Problem to solve — Make an exact copy of every entry, leaving the pictures out.
Segment Open
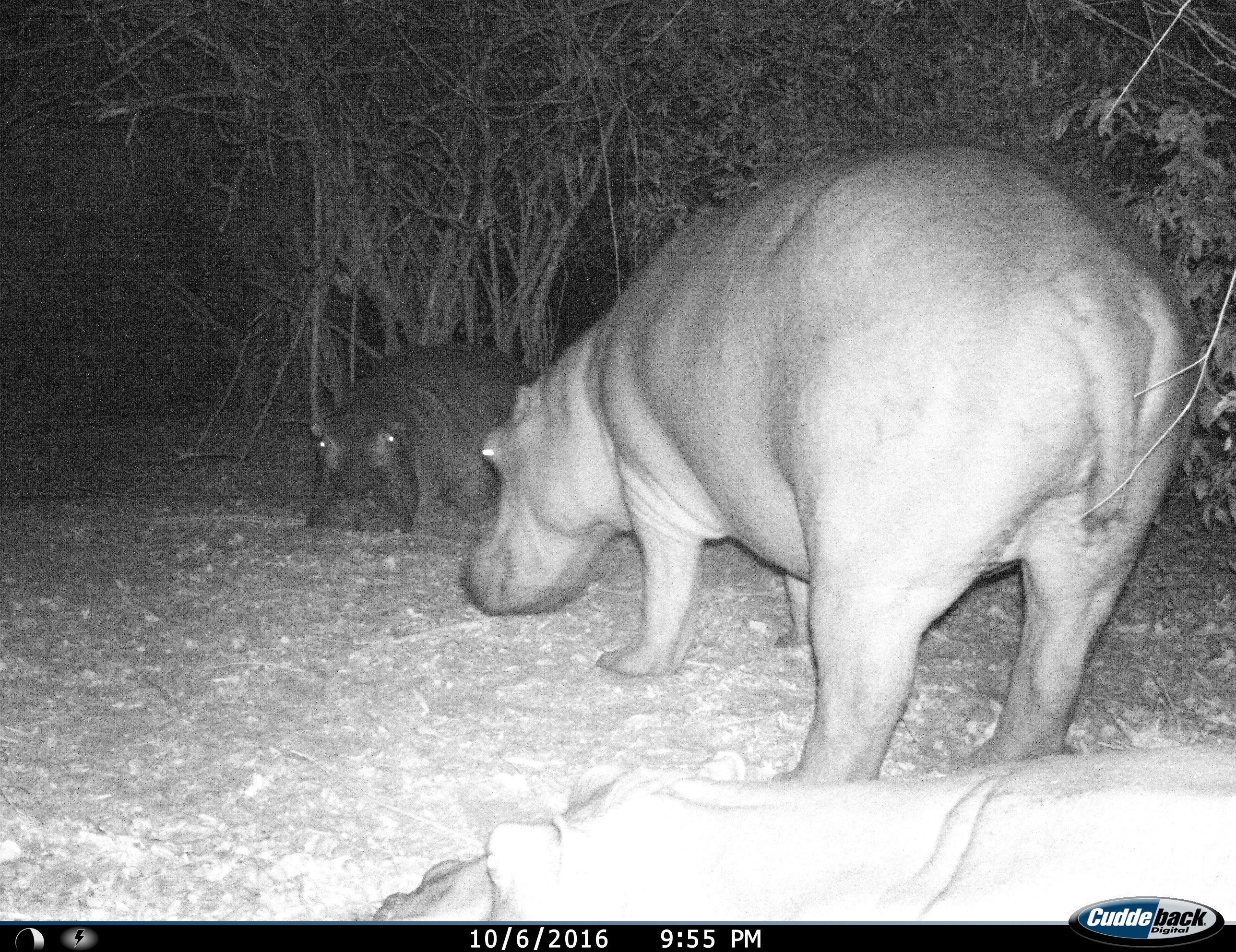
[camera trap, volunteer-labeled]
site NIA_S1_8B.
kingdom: Animalia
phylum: Chordata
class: Mammalia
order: Artiodactyla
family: Hippopotamidae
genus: Hippopotamus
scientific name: Hippopotamus amphibius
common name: hippopotamus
Hippopotamus (Hippopotamus amphibius), count 3. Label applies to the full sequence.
Segment Closed
Answer section —
[camera trap, volunteer-labeled]
site NIA_S1_8B.
kingdom: Animalia
phylum: Chordata
class: Mammalia
order: Artiodactyla
family: Hippopotamidae
genus: Hippopotamus
scientific name: Hippopotamus amphibius
common name: hippopotamus
Hippopotamus (Hippopotamus amphibius), count 3. Label applies to the full sequence.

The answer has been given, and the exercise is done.